Testo di Claude Besson tratto da “Homosexuels catholiques, sortir de l’impasse”, Editions de l’Atelier (Francia), 2012, pag. 78 et ss, liberamente tradotto da una volontaria di Progetto Gionata.
Relazioni contro natura. Questa espressione si trova nel primo capitolo della lettera ai Romani di San Paolo. Prima di andare avanti, bisogna puntualizzare che le condotte sessuali erano frequenti all’epoca. Xavier Thévenot sottolinea che non solo erano praticate ma anche giustificate. «La libertà sessuale in alcune città era molto diffusa. La città di Corinto, per esempio, ormai nel linguaggio comune era associata ai vizi sessuali » [1] È da Corinto che Paolo scrive la sua lettera ai Romani. Nel primo capitolo, Paolo parla della collera di Dio davanti all’umanità. L’umanità è peccatrice e solo la grazia attraverso la fede in Gesù Cristo la può salvare.

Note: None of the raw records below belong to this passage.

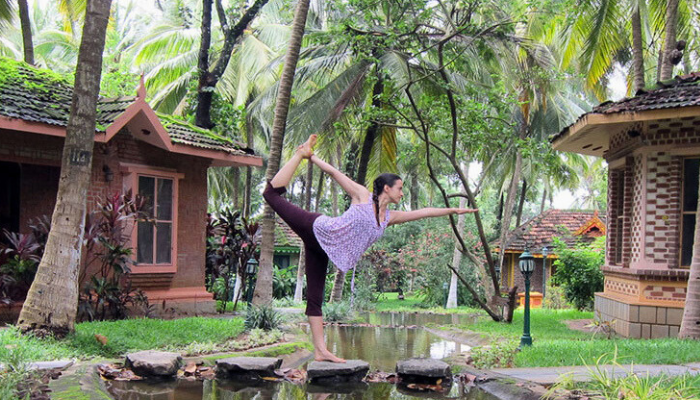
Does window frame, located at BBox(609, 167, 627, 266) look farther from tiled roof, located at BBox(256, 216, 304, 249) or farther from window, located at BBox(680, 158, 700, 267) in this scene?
tiled roof, located at BBox(256, 216, 304, 249)

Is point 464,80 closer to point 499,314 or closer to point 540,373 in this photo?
point 499,314

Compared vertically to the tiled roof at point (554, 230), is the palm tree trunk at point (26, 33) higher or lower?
higher

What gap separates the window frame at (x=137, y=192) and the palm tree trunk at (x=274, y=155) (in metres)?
1.62

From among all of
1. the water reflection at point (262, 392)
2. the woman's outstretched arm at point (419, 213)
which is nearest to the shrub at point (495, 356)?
the water reflection at point (262, 392)

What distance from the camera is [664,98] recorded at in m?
11.2

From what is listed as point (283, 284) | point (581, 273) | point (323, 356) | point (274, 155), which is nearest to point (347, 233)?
point (323, 356)

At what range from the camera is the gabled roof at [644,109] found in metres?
10.7

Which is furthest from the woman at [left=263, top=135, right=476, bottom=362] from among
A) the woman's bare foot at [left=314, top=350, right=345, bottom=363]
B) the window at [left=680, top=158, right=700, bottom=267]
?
the window at [left=680, top=158, right=700, bottom=267]

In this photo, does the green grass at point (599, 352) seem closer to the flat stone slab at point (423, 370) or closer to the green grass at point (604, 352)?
the green grass at point (604, 352)

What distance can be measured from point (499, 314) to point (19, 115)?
1044 centimetres

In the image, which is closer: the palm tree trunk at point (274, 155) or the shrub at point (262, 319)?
the shrub at point (262, 319)

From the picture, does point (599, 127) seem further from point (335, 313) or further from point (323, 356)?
point (335, 313)

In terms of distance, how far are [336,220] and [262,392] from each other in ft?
6.63

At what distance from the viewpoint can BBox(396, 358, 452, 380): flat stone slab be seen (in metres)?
8.23
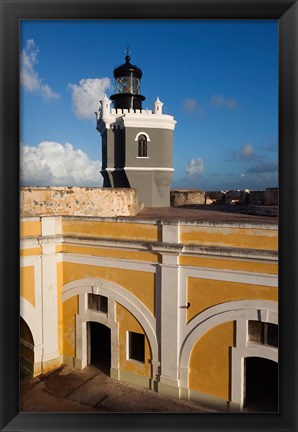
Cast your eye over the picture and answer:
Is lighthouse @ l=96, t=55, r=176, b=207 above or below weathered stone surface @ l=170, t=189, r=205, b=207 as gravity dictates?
above

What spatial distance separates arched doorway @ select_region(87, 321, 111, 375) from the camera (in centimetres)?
441

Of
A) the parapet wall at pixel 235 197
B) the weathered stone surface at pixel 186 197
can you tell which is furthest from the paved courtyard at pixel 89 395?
the parapet wall at pixel 235 197

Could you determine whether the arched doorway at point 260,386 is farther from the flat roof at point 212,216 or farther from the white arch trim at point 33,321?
the white arch trim at point 33,321

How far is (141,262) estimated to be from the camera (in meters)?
3.90

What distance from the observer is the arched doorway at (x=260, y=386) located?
310 cm

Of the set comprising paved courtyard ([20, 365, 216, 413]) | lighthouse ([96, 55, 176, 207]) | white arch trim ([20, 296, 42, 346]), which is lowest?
paved courtyard ([20, 365, 216, 413])

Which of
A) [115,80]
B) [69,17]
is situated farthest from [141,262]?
[115,80]

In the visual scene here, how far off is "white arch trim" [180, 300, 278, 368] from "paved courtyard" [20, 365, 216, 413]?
483 mm

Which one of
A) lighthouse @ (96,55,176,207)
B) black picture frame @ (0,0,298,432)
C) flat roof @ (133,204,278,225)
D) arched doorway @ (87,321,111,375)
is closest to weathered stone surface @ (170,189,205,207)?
lighthouse @ (96,55,176,207)

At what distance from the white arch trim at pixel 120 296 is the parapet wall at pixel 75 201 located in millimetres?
1206

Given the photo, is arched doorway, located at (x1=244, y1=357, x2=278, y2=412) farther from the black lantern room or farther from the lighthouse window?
the black lantern room
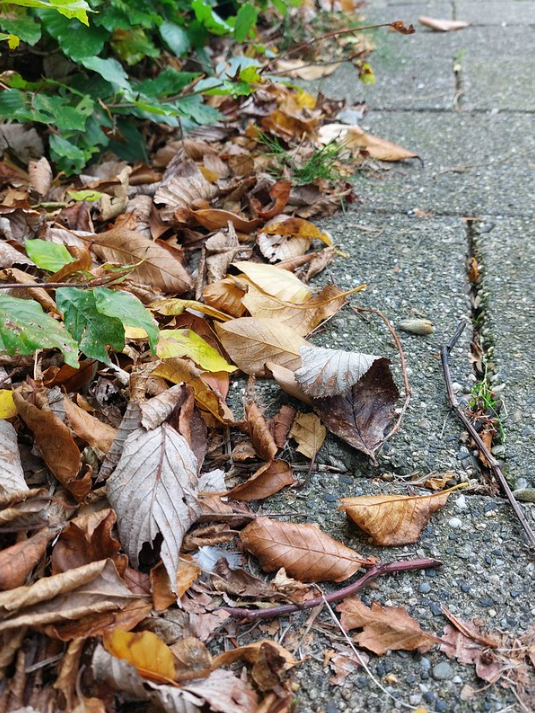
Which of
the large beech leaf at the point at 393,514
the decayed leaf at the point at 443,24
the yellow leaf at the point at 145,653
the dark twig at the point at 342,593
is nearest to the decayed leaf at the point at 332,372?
the large beech leaf at the point at 393,514

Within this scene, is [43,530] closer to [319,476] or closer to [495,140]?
[319,476]

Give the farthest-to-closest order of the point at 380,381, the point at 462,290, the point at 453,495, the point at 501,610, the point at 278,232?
the point at 278,232 < the point at 462,290 < the point at 380,381 < the point at 453,495 < the point at 501,610

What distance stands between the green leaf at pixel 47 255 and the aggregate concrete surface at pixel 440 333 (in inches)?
20.5

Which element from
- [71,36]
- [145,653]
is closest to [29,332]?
[145,653]

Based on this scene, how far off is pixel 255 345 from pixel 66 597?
2.14 feet

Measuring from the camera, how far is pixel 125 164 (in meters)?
2.00

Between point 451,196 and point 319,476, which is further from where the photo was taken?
point 451,196

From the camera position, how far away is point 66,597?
0.89 metres

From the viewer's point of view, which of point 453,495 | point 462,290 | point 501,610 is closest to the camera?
point 501,610

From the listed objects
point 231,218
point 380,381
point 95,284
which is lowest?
point 380,381

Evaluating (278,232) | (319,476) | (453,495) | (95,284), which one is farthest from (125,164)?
(453,495)

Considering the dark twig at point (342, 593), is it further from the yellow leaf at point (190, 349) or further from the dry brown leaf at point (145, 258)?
the dry brown leaf at point (145, 258)

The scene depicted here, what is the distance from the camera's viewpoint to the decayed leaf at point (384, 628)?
3.00 feet

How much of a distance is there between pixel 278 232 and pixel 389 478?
0.87m
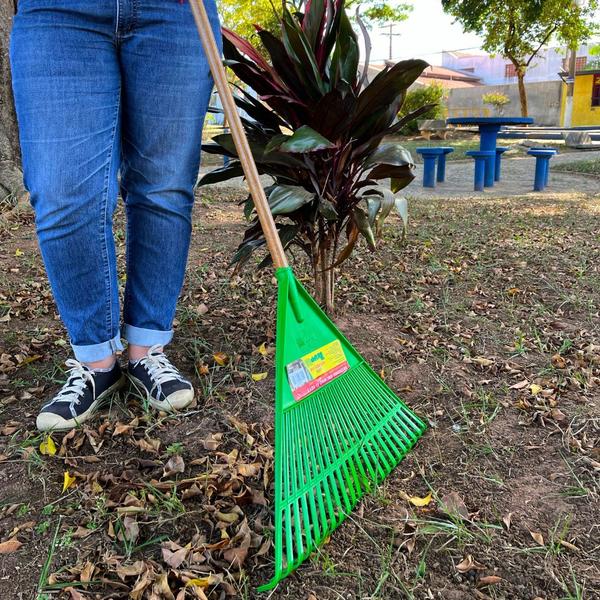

L’espressione «relazioni contro natura », nei versetti 26 e 27 del capitolo 1, si trova in un passo dove Paolo inveisce contro i pagani che, pur conoscendo Dio, non gli hanno dato gloria né gli hanno reso grazie come a Dio, ma hanno vaneggiato nei loro ragionamenti e si è ottenebrata la loro mente ottusa (versetto 21). «Si dichiaravano sapienti, sono diventati stolti; e hanno cambiato la gloria dell’incorruttibile Dio con l’immagine e la figura dell’uomo corruttibile, di uccelli, di quadrupedi e di rettili» (versetto 23). Riprende il tema della Bibbia nei capitolo 13 e 14 sul culto degli dei legato all’incapacità umana di riconoscere il loro Creatore. Questa idolatria ha, secondo Paolo, delle conseguenze che lui tratta nei versetti 26 e 27: «Perciò Dio li ha abbandonati all’impurità secondo i desideri del loro cuore, sì da disonorare fra di loro i propri corpi essi hanno cambiato la verità di Dio con la menzogna e hanno venerato e adorato la creatura al posto del creatore, che è benedetto nei secoli. Amen. Per questo Dio li ha abbandonati a passioni infami: le loro donne sono passate da rapporti naturali a rapporti contro natura; egualmente anche gli uomini, lasciando il rapporto naturale con la donna, si sono accesi di passione gli uni per gli altri, commettendo atti ignominiosi uomini con uomini, ricevendo così in sé stessi la punizione che s’addiceva al loro traviamento».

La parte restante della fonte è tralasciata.